- Mugalpur Location in Uttar Pradesh, India
- Coordinates: 27°04′29″N 78°48′03″E﻿ / ﻿27.07465°N 78.80082°E
- Country: India
- State: Uttar Pradesh
- District: Mainpuri
- Tehsil: Karhal

Area
- • Total: 1.764 km^{2} (0.681 sq mi)

Population (2011)
- • Total: 953
- • Density: 540/km^{2} (1,400/sq mi)
- Time zone: UTC+5:30 (IST)
- PIN: 205261

= Mugalpur =

Village in Uttar Pradesh, India

Mugalpur, also spelled Mughalpur, is a village in Barnahal block of Mainpuri district, Uttar Pradesh, India. As of 2011, it had a population of 953, in 129 households.

== Demographics ==
As of 2011, Mugalpur had a population of 953, in 129 households. This population was 54.6% male (520) and 45.4% female (433). The 0-6 age group numbered 144 (83 male and 61 female), or 15.1% of the total population. 479 residents were members of Scheduled Castes, or 50.3% of the total.

The 1981 census recorded Mugalpur as having a population of 529 people, in 81 households.

The 1961 census recorded Mugalpur as comprising 2 hamlets, with a total population of 306 people (178 male and 128 female), in 63 households and 30 physical houses. The area of the village was given as 436 acres.

== Infrastructure ==
As of 2011, Mugalpur had 1 primary school; it did not have any healthcare facilities. Drinking water was provided by well and hand pump; there were no public toilets. The village had a post office but no public library; there was at least some access to electricity for all purposes. Streets were made of both kachcha and pakka materials.

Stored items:
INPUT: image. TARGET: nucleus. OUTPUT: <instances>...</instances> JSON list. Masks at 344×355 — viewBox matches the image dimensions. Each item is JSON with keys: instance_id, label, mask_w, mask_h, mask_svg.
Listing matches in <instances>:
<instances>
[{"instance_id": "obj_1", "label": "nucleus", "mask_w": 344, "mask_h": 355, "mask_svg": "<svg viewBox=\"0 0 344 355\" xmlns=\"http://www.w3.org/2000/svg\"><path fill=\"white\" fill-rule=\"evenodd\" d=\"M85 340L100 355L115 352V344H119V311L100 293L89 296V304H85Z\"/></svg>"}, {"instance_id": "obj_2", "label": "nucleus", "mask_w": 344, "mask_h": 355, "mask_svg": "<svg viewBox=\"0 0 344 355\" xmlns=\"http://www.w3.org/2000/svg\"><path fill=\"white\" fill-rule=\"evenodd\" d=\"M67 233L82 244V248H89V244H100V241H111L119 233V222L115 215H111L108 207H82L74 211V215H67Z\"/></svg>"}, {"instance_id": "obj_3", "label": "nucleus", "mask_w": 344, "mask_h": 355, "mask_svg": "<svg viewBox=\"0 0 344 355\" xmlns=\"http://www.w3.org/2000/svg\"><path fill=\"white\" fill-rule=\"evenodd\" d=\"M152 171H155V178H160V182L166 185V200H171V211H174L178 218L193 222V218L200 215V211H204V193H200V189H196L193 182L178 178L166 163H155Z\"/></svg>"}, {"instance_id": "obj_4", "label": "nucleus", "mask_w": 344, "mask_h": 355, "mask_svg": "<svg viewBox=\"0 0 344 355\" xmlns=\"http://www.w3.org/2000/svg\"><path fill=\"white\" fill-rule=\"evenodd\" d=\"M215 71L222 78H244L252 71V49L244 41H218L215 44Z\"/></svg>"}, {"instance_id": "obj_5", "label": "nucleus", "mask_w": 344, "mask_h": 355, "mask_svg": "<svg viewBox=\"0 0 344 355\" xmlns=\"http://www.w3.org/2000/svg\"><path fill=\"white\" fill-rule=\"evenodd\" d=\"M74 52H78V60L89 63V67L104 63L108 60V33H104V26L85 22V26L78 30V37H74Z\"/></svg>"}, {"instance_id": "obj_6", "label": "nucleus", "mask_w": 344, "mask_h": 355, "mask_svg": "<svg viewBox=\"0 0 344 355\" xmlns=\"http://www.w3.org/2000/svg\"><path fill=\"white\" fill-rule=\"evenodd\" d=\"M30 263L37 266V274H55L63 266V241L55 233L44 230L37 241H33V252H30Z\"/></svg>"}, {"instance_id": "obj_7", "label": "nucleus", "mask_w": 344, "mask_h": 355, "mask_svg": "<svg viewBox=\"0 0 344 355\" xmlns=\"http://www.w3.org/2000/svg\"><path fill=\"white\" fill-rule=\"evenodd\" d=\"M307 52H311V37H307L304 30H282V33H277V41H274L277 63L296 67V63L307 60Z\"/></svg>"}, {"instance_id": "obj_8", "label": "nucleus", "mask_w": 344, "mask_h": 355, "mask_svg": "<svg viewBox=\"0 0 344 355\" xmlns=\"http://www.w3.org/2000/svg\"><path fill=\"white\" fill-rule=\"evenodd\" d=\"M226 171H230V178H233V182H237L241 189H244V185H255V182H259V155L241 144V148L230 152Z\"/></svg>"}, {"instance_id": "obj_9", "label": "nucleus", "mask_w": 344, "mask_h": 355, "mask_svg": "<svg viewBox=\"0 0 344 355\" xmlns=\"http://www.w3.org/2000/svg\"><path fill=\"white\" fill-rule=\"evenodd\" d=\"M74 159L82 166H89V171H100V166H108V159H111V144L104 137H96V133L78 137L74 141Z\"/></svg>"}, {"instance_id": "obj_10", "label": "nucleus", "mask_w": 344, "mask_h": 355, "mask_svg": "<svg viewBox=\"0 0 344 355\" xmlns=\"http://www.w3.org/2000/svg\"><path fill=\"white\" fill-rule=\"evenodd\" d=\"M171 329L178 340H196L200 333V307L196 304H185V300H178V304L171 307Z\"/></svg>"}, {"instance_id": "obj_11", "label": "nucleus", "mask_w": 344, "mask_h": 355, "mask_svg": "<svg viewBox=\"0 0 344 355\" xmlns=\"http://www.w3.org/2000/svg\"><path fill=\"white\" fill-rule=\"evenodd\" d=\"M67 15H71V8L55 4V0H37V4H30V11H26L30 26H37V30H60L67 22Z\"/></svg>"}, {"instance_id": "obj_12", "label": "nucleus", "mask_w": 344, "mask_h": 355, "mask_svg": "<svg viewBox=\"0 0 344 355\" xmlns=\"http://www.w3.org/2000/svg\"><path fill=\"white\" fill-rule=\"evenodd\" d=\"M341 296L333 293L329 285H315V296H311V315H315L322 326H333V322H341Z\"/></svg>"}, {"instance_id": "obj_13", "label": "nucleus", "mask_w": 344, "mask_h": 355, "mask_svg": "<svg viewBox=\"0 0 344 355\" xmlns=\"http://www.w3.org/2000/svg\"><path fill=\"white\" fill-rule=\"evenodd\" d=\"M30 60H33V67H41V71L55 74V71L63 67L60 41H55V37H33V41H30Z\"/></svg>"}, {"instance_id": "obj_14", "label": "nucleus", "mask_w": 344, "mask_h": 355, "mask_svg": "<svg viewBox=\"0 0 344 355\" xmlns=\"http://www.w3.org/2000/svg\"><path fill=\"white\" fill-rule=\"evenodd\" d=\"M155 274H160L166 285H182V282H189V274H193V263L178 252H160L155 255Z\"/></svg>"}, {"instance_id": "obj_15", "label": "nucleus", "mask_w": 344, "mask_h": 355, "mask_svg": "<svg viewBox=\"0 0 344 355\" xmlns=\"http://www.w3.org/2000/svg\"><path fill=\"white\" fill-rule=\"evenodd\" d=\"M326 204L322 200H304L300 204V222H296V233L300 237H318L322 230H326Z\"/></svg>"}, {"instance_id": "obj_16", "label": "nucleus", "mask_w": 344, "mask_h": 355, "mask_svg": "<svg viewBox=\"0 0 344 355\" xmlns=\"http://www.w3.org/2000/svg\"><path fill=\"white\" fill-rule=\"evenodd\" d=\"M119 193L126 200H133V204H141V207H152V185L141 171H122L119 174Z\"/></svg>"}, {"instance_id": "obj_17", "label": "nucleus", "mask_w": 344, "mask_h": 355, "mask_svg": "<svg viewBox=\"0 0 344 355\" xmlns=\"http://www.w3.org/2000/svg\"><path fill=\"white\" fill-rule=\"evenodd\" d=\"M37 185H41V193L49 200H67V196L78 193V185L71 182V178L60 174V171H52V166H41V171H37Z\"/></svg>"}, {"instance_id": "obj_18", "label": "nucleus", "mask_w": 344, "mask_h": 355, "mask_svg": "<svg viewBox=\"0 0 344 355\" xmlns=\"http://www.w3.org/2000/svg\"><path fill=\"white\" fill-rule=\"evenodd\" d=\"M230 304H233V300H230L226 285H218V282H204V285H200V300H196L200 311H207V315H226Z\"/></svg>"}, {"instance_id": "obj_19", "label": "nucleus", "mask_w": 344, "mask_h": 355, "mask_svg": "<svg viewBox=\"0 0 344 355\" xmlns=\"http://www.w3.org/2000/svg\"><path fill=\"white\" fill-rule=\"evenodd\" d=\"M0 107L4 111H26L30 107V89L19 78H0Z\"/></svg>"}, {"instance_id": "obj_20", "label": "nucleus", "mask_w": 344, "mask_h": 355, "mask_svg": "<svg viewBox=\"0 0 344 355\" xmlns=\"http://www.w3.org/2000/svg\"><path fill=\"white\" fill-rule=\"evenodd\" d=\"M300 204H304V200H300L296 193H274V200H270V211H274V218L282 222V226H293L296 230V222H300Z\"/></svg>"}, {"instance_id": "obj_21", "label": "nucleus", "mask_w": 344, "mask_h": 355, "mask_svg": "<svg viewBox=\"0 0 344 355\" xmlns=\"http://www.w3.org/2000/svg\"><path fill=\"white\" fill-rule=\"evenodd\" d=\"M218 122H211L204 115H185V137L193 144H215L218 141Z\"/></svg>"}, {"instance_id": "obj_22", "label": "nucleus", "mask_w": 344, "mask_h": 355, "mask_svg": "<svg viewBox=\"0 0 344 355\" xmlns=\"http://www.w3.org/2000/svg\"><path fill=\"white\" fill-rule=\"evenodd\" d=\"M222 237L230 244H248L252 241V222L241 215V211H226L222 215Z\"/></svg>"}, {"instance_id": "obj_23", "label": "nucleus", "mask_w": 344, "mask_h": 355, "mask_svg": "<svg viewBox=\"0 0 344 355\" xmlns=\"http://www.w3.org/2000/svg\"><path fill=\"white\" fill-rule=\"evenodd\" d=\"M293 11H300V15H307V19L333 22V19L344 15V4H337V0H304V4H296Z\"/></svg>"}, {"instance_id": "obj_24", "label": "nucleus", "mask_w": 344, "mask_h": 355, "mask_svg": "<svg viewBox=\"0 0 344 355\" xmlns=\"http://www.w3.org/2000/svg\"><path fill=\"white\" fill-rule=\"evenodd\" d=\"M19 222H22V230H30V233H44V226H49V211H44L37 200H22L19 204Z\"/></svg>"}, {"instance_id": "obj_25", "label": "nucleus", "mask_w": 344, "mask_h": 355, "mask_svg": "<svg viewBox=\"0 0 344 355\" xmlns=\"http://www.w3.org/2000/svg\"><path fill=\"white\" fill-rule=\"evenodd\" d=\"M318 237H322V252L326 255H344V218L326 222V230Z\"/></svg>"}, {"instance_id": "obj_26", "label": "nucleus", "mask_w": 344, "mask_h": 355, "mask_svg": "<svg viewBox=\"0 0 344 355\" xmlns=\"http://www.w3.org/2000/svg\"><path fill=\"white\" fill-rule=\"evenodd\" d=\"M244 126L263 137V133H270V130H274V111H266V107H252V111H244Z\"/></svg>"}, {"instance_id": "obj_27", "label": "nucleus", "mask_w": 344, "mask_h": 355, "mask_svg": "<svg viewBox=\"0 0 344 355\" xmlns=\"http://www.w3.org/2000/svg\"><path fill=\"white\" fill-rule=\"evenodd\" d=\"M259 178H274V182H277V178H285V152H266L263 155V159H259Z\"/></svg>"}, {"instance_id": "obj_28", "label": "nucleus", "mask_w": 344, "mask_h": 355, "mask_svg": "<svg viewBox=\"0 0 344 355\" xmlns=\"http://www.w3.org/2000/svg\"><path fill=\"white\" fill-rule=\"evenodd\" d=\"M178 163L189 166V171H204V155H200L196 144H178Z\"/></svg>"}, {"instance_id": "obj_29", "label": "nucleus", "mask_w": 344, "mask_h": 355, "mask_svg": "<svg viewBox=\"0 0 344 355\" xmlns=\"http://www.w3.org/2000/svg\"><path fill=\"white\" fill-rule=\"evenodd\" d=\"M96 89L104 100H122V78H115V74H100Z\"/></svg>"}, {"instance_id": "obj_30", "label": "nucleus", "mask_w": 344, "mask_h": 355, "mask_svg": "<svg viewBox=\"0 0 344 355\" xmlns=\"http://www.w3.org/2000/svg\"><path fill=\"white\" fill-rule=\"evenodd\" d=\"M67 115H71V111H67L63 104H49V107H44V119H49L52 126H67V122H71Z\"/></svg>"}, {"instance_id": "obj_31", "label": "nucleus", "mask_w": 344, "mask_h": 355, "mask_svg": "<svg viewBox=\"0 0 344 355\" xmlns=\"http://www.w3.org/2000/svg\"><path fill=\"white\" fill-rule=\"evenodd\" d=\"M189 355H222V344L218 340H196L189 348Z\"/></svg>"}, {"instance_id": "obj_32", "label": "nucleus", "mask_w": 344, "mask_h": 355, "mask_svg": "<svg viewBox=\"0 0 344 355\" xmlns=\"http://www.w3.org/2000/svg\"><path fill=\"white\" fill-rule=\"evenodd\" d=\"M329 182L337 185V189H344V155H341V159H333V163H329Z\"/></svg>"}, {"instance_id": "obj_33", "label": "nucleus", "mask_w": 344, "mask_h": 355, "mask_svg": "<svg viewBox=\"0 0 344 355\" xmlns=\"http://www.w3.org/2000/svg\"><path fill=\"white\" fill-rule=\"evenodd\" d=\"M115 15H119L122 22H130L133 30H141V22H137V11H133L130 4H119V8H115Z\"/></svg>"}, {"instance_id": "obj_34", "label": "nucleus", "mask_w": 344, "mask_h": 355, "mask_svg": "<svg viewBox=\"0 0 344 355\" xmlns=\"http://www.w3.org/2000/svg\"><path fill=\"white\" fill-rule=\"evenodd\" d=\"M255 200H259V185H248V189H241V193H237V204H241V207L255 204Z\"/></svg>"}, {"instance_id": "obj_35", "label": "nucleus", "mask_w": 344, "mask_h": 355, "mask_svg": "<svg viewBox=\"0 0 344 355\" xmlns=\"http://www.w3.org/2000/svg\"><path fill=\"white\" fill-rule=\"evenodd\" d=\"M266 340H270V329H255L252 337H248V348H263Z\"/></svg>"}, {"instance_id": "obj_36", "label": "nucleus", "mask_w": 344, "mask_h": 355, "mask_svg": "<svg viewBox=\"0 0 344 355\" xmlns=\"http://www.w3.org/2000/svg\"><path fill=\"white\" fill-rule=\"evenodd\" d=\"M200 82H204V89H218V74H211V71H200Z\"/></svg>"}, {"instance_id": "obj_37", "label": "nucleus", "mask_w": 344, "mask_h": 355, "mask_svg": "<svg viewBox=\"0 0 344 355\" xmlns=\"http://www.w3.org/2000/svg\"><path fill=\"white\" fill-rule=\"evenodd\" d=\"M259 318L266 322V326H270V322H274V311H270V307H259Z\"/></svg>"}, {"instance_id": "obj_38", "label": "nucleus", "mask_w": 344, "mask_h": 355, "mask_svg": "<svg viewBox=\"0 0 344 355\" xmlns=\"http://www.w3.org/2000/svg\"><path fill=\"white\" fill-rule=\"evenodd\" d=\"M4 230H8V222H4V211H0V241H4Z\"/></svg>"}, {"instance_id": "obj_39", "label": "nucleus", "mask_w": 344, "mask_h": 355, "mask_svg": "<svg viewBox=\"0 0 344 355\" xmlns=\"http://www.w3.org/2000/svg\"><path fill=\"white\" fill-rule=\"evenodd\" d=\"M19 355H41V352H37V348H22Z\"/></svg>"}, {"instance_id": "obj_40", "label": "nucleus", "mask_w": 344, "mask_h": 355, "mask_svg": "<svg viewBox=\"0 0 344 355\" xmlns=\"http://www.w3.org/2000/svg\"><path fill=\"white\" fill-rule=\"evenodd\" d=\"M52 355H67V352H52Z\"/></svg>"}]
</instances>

* **WHAT YOU ARE ASKED TO DO**
Answer these questions from the text about Mugalpur:
1. Which tehsil is given for Mugalpur?
2. How many hamlets did the 1961 census record the village as comprising?
3. How many primary schools did Mugalpur have as of 2011?

* **ANSWER TO THE PROBLEM**
1. Karhal
2. 2
3. 1